**DESCRIPTION OF THE TASK:**
Could you continue the passage on cross-interface exchange of PFAAs in aquatic ecosystems, starting right after its last sentence?

**PASSAGE SHOWN:**
========

Figure 3. The environmental behavior of PFAAs in aquatic ecosystem

Cross-interface exchange

The cross-interface exchanges in aquatic ecosystems mainly include water-air interface and water-sediment interface exchanges. The air-water partition coefficient (Kaw) is an important parameter affecting the environmental behaviors and fate of pollutants. The Kaw of PFOA was measured in laboratory, ranging from 7.65 × 10⁻⁴ to 1.39 × 10⁻³ (Li, Ellis, and Mackay 2007). It has also been reported that the oxygen anions could influence the partition of PFAAs at the air-water interface by studying different aerosols (Jing, Rodgers, and Amemiya 2009, Psillakis et al. 2009). Vierke et al. calculated the Kaw of PFAAs in wastewater treatment plants according to different pKa reported in previous literatures, and the results are similar to those by Li et al. (Vierke et al. 2013). The vapor pressure of water-soluble anions dissociated from PFAAs is very low, while that of neutral PFAAs is relatively high (Barton, Kaiser, and Russell 2007, Kaiser et al. 2010). The PFAAs accumulated in sediments with the increasing organic matter and the decreasing pH, according to the research on the water-sediment interface, and the length of the carbon chain could obviously influence the partition (Ahrens et al. 2009b). In addition, the salinity could also significantly influence the adsorption and desorption of PFAAs by sediment (Pan and You 2010).

========

**SOURCE DATA:**
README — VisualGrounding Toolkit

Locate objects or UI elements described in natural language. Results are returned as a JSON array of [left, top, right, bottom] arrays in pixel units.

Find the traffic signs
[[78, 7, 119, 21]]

========

**EXERCISE RESULT:**
Degradation

PFAAs have relatively long half-lives in water, and are difficult to degrade autonomously. They can be removed from atmosphere by oxidation, hydrolysis and photolysis after being adsorbed by particles (Hurley et al. 2004, McMurdo et al. 2008) as well as precipitation and deposition (Arp and Goss 2009). A high-frequency ultrasound has been reported to improve the degradation in the groundwater of landfills (Cheng et al. 2008) and the biodegradation (Liu and Avendano 2013, Weiner et al. 2013) of PFAAs. PFOS and short chain PFAAs were also hard to degrade by microbial under both anaerobic and aerobic conditions (Ochoa-Herrera et al. 2016). However, due to the stability of PFAAs, it is difficult to degrade them further in the natural environment, and they usually sink to the sediment by adsorbing to particles in the water (Prevedouros et al. 2006).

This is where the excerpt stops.